No, comes the answer from a public health group that’s asking Taylor Swift to quit promoting the diet drink.
Diet Coke is sweetened with aspartame, a synthetic ingredient which has been linked to an increase in cancer risk in studies using rats and mice. Those studies might not have proven that aspartame is dangerous, but they provide enough reason to exercise caution about Diet Coke and to ask popular singer-songwriter Swift to quit touting it, says The Center for Science in the Public Interest.

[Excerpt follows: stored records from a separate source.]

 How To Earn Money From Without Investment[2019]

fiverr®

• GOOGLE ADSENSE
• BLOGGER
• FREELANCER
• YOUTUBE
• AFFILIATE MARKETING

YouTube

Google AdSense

“Your endorsement carries great weight with your millions of young fans,” wrote CSPI executive director Michael F. Jacobson in an open letter to Swift.
“To the extent that your endorsement encourages them to begin drinking Diet Coke, or to drink more, your endorsement is likely increasing your fans’ risk of cancer. Even if the increase in risk is small, we question whether you would want to lend your name, image, and reputation to any product linked to any increased risk of cancer.”
Jacobson wrote that he was glad Swift was not promoting regular Coke “which promotes diabetes, heart disease, obesity, and other health problems. But Diet Coke and other sodas sweetened with aspartame may raise consumers’ risk of cancer,” he said.
Jacobson lauded Swift for her philanthropic work and support of cancer-related charities.
But the letter was unequivocal in its appeal to the singer: “Aspartame does not deserve a place in your otherwise admirable portfolio.”
Swift’s promotion of Diet Coke can reach millions via video ads, a deal with Regal theaters in which her image appears on soda cups and through her Twitter followers, who number 50 million.
And no, she had nothing to say on Twitter about the CSPI appeal, which asks those who agree with the idea that Swift should dump Diet Coke to post their comments at ##ShakeOffAspartame. (For non-fans, that’s a reference to Swift’s huge hit,”Shake it Off”.)